Mantan Hakim Syarifuddin Umar, menerima uang konsinyasi dari KPK, yang diserahkan oleh Panitera Pengadilan Negeri Jakarta Selatan, 21 Agustus 2017. TEMPO/Chitra Paramaesti.
TEMPO.CO, Jakarta - Komisi Pemberantasan Korupsi (KPK) menyerahkan uang Rp 100 juta kepada mantan hakim Pengadilan Negeri Jakarta Pusat Syarifuddin Umar. Penyerahan uang itu dilakukan di Pengadilan Negeri Jakarta Selatan, hari ini, Senin, 21 Agustus 2017.
"Penyerahan uang Rp 100 juta kepada Syarifuddin merupakan pelaksanaan putusan perdata (Putusan MA di tingkat Kasasi, yaitu Put No. 2580 K/Pdt/2013 tanggal 13 Maret 2014 dan Peninjauan Kembali, yaitu Put No. 597 PK/Pdt/2015 tanggal 24 Februari 2016). KPK tentu wajib menghormati putusan pengadilan tersebut," kata juru bicara KPK, Febri Diansyah, dalam pesan singkatnya, Senin, 21 Agustus 2017.
Dua anggota Biro Hukum KPK menyerahkan cek senilai Rp 100 juta kepada Syarifuddin di PN Jakarta Selatan. Sesuai dengan keputusan Mahkamah Agung, cek tersebut merupakan ganti rugi yang diganjar kepada KPK karena duit Syarifuddin yang disita KPK tidak berkaitan dengan kasus yang sedang ditangani KPK.
"Jika dicermati sejak awal, hal ini bermula dari OTT (operasi tangkap tangan) yang dilakukan KPK di awal Juni 2011. Kami menangkap tangan transaksi suap antara seorang kurator dan hakim. OTT tersebut justru berhasil hingga terdakwa dijatuhi vonis 4 tahun penjara dan denda Rp 150 juta serta Rp 250 juta yang merupakan bukti suap dirampas untuk negara," tutur Febri.

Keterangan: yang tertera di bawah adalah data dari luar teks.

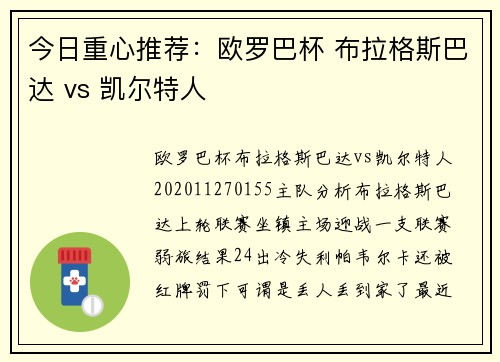 今日重心推荐：欧罗巴杯 布拉格斯巴达 vs 凯尔特人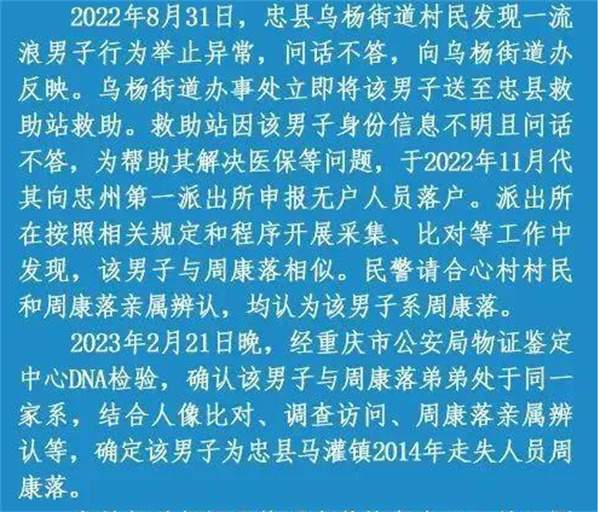 警方查清楚了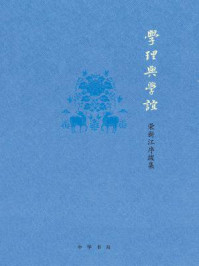 《学理与学谊:荣新江序跋集》-荣新江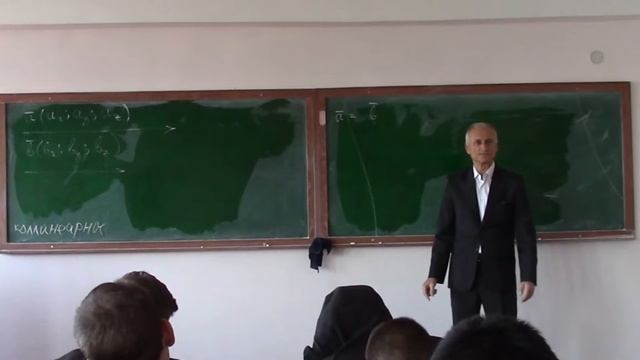 Коллинеарность векторов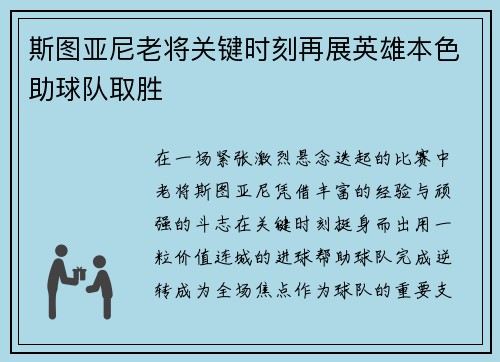 斯图亚尼老将关键时刻再展英雄本色助球队取胜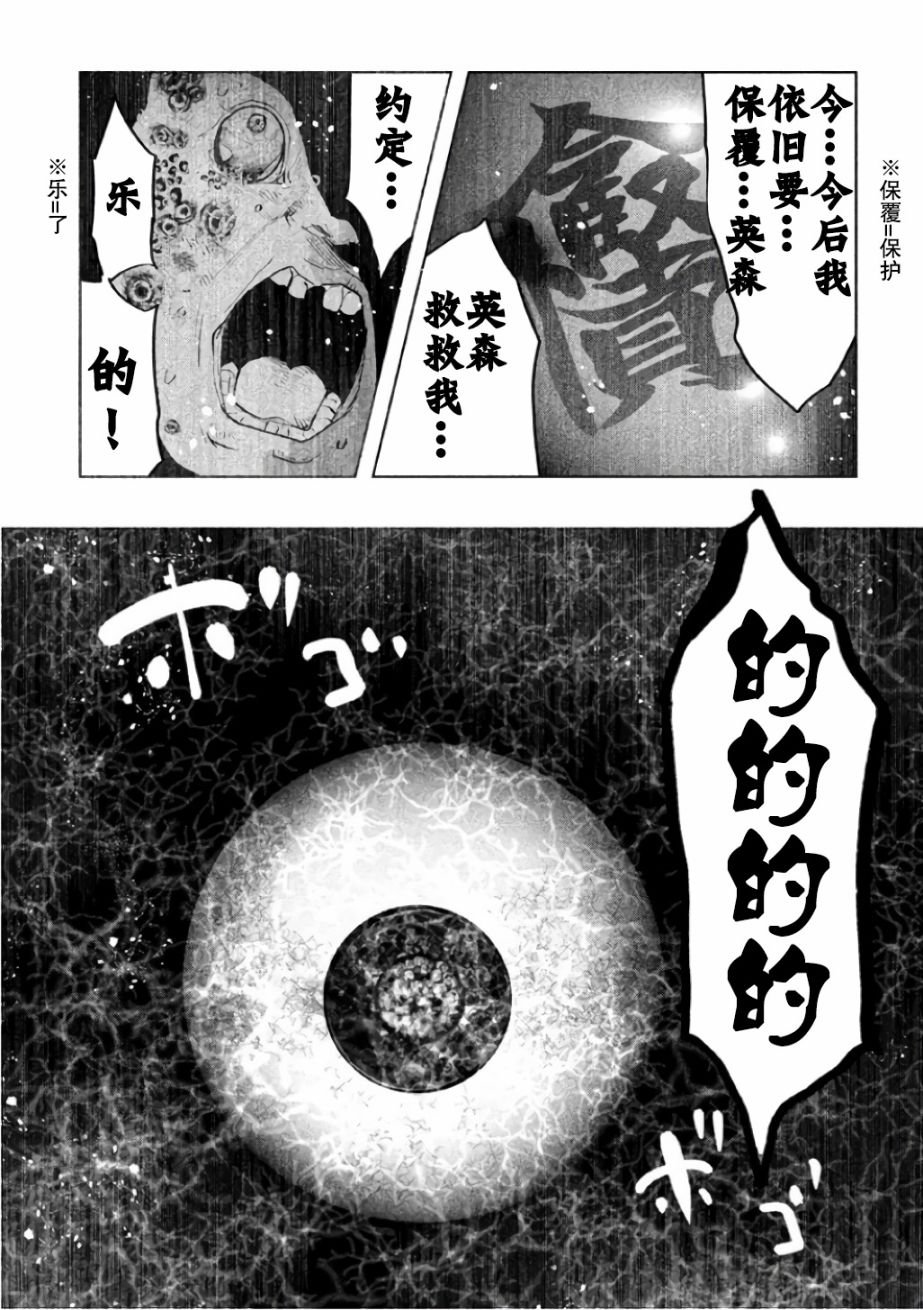 第138话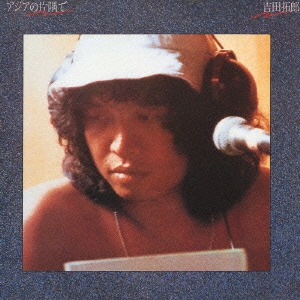 吉田拓郎／アジアの片隅で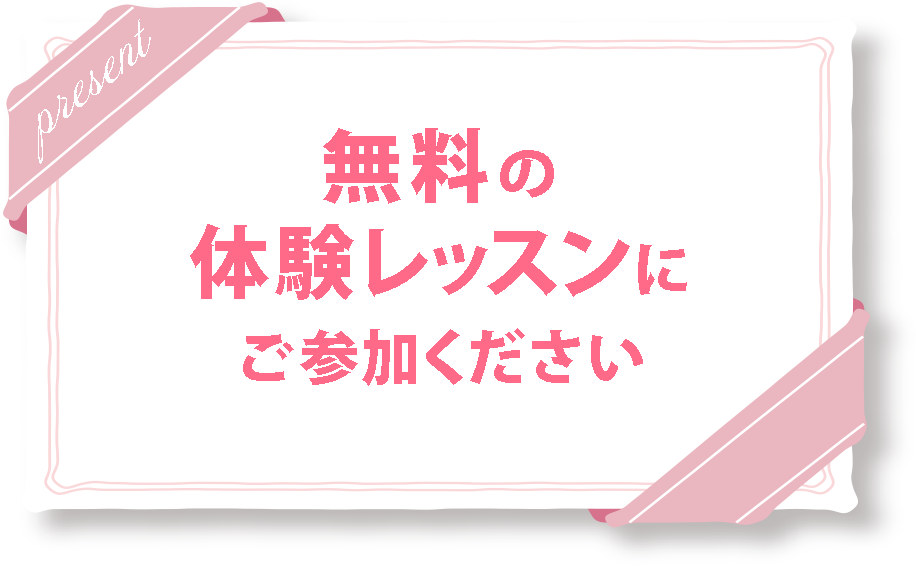 無料の体験レッスンにご参加ください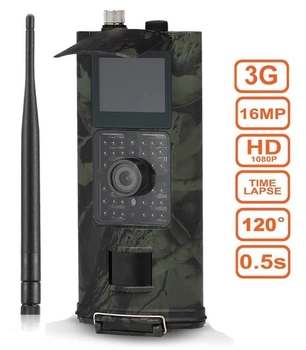 Охотничья 3G камера HuntCam HC-700G (10800)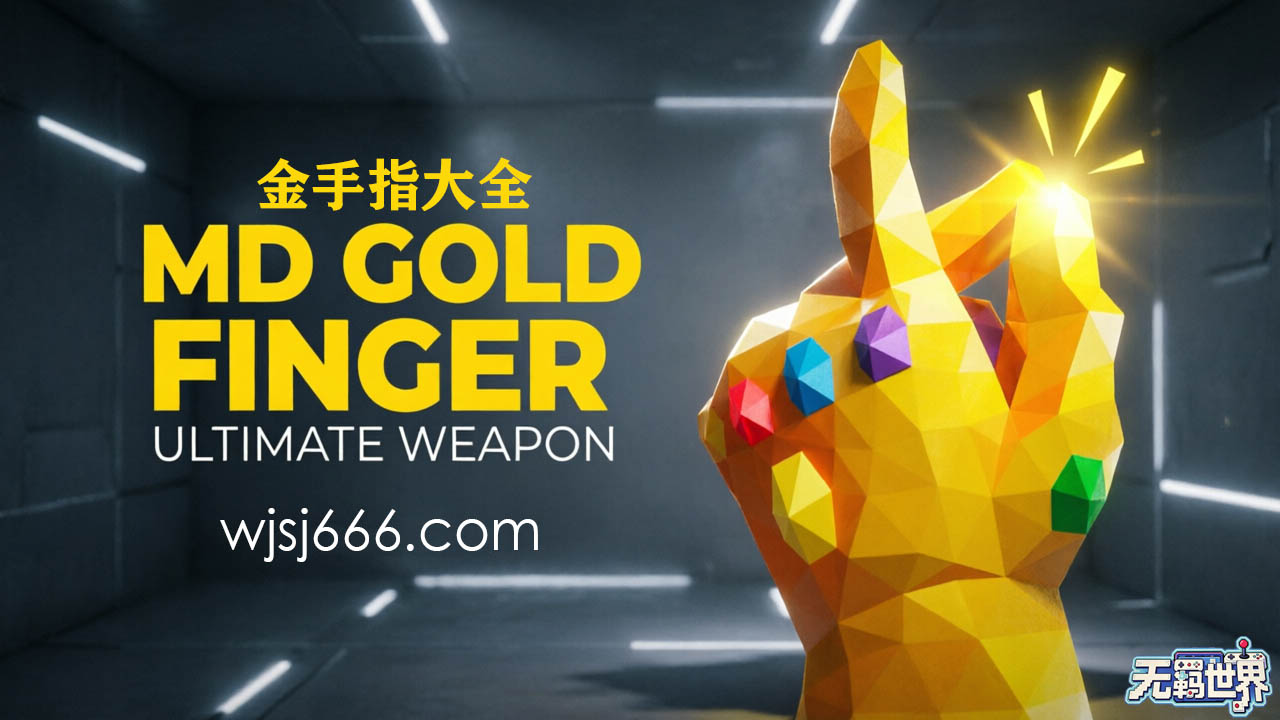 MD 金手指大全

Kasus ini bermula saat KPK menangkap hakim Pengadilan Negeri Jakarta Pusat tersebut pada 2012. Syarifuddin yang kala itu menjabat sebagai hakim pengawas pailit PT Skycamping Indonesia (PT SCI) menerima sejumlah uang dari kurator. Atas penangkapan ini, KPK lalu menahan sejumlah alat bukti yang akan digunakan di pengadilan untuk membuktikan dakwaannya.
Atas perbuatannya, Syarifuddin dihukum 4 tahun penjara. Hukuman itu dikuatkan MA. Namun, dalam putusan kasasi itu, MA memerintahkan KPK mengembalikan barang bukti lain milik Syarifuddin yang tidak berhubungan dengan perkara.

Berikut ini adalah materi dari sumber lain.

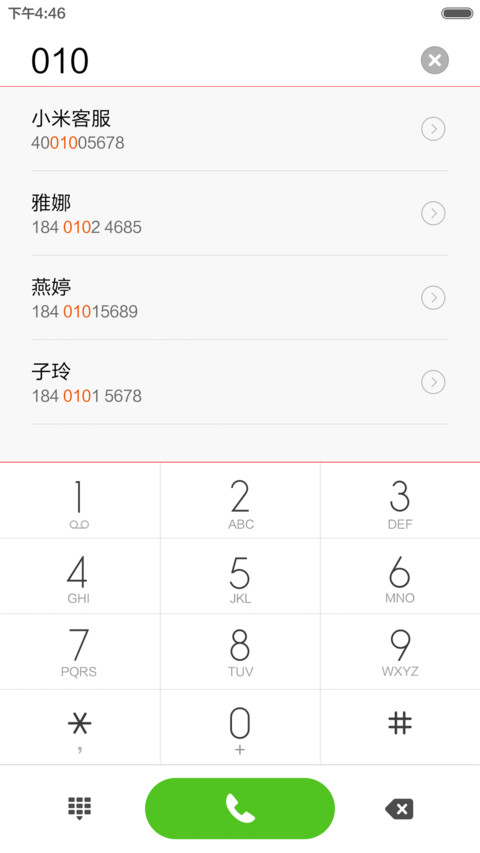 简影-青春版 screenshot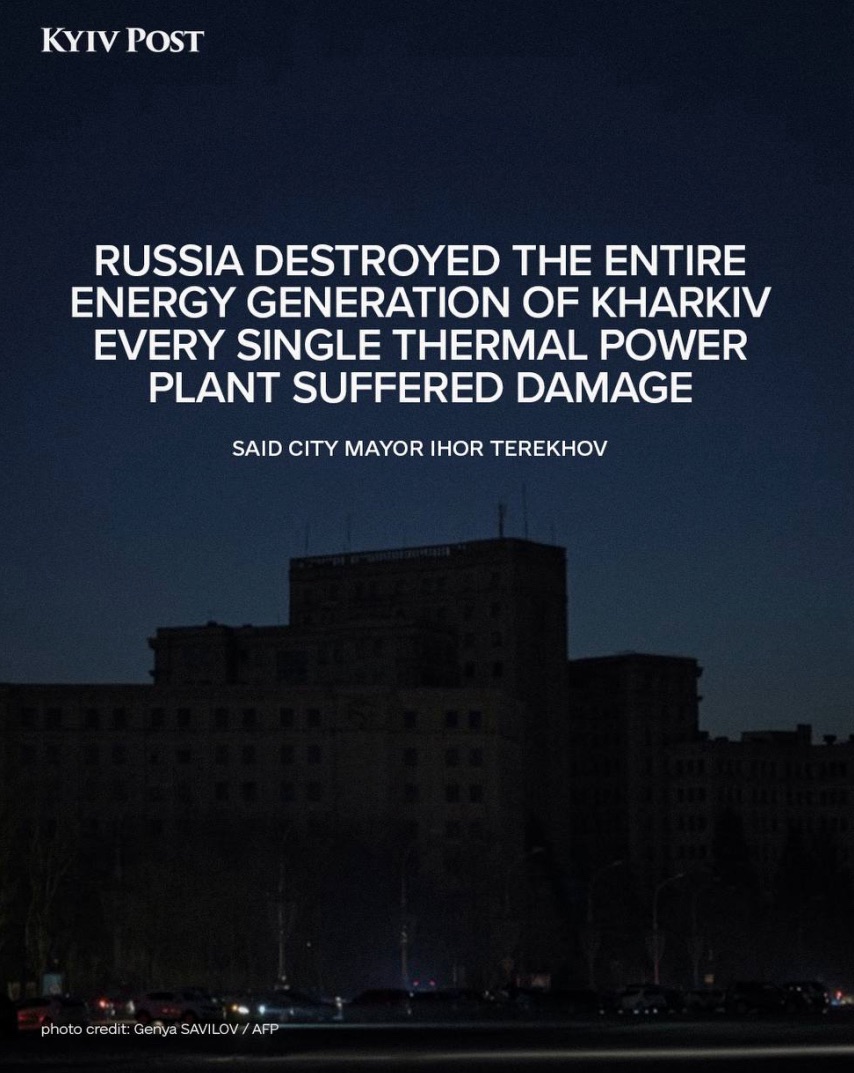 6/11/2024 — Russia destroyed the energy generation in Kharkiv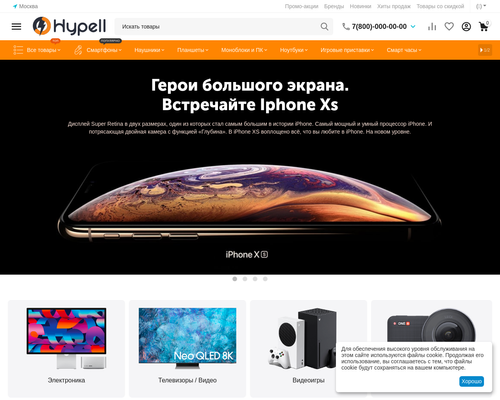 Hypell.ru
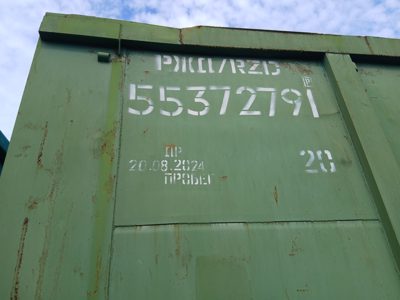 Vagon marfa tip gondola pe ecartament larg (1520 mm) Seria 55372791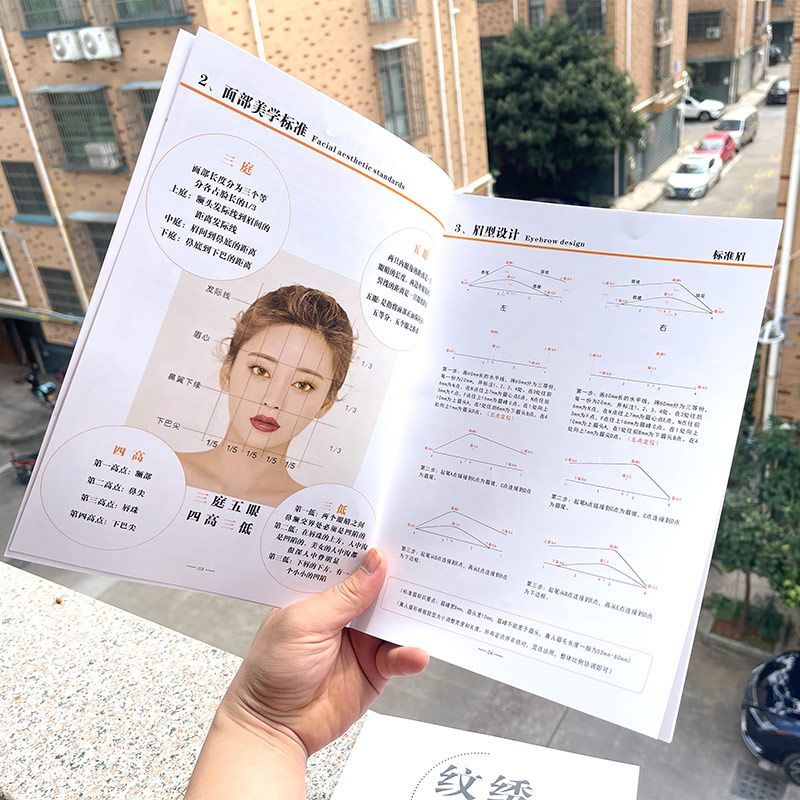 纹绣画眉练习野生眉眉型自学画眉教程化妆师练习册图纸眉形线条眉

Syarifuddin kemudian mengajukan gugatan perdata setelah terdapat perbedaan pendapat terkait bukti lain yang disita saat OTT. "KPK berpandangan seharusnya upaya hukum terhadap penggeledahan ataupun penyitaan adalah di praperadilan bukan perdata. Namun hakim berpandangan berbeda, dan sebagai penegak hukum tentu kami wajib hormati putusan pengadilan,” kata Febri.

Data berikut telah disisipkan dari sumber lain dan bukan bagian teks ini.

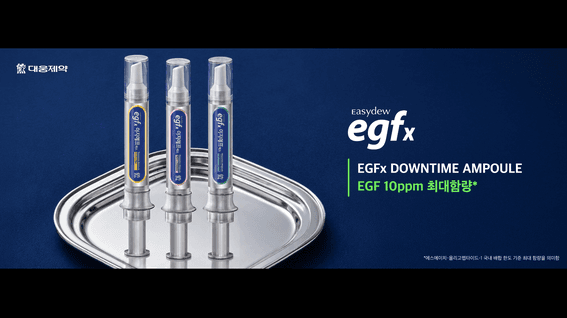 드롭샷매치 포트폴리오 - 대웅개발 EGFx 다운타임 앰플 전광판 송출 영상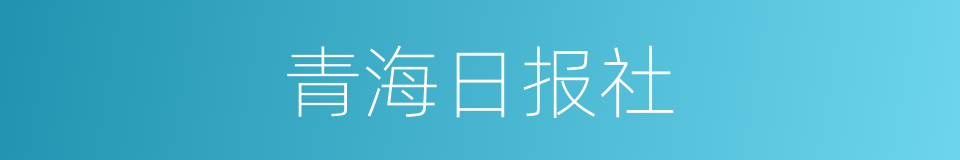 青海日报社的同义词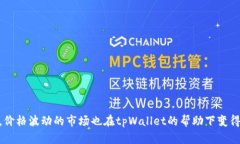 topictitletpWallet 1.2.8 下载与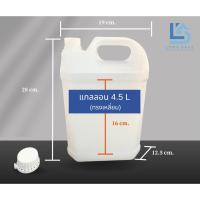 ราคา แกลลอน 4.5 ลิตร ทรงเหลี่ยม (สีขาวขุ่น) (กxยxส : 12.5 x 19 x 28 cm) (Food Grade) (28740570749)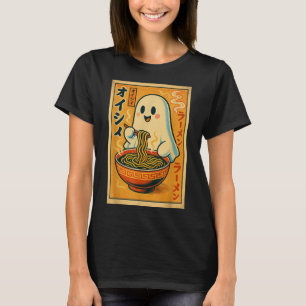 Camiseta Fantasma japonés retro come arte Ramen Kawaii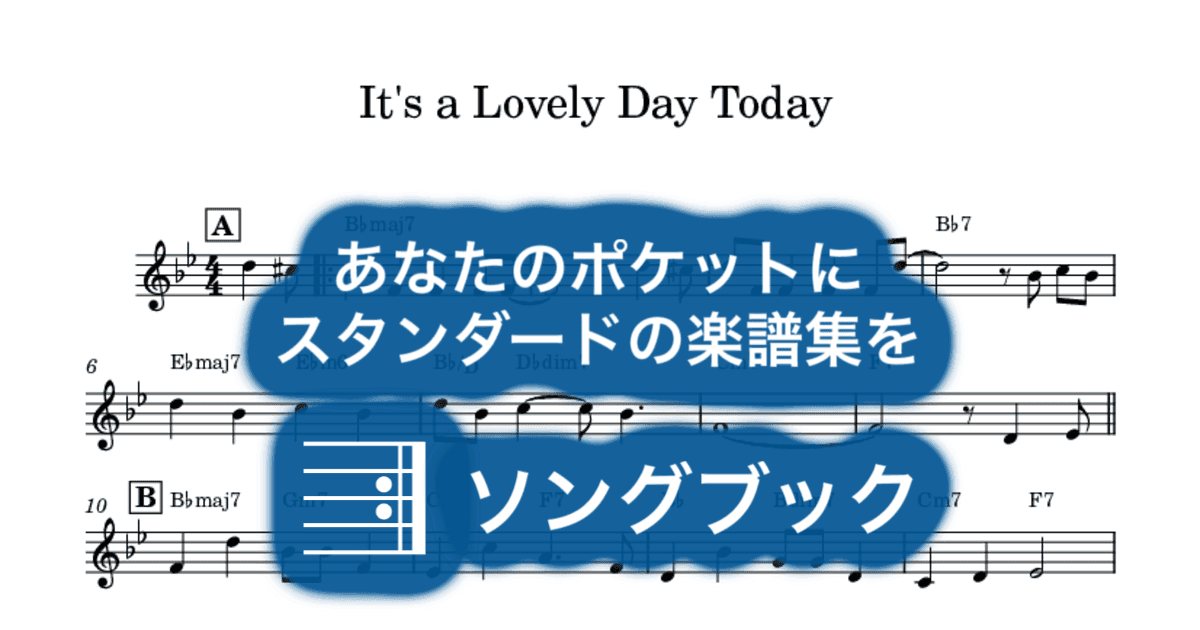 It's a Lovely Day Todayのサムネイル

"Proses ini dapat menjadi pelajaran, agar keberatan dari proses hukum diselesaikan melalui jalur hukum yang dapat dipertanggungjawbakan. Bukan ditarik ke proses politik. KPK menghormati hasil dari proses hukum tersebut meskipun sejak awal terdapat perbedaan pandangan terkait materi perkara,” kata Febri.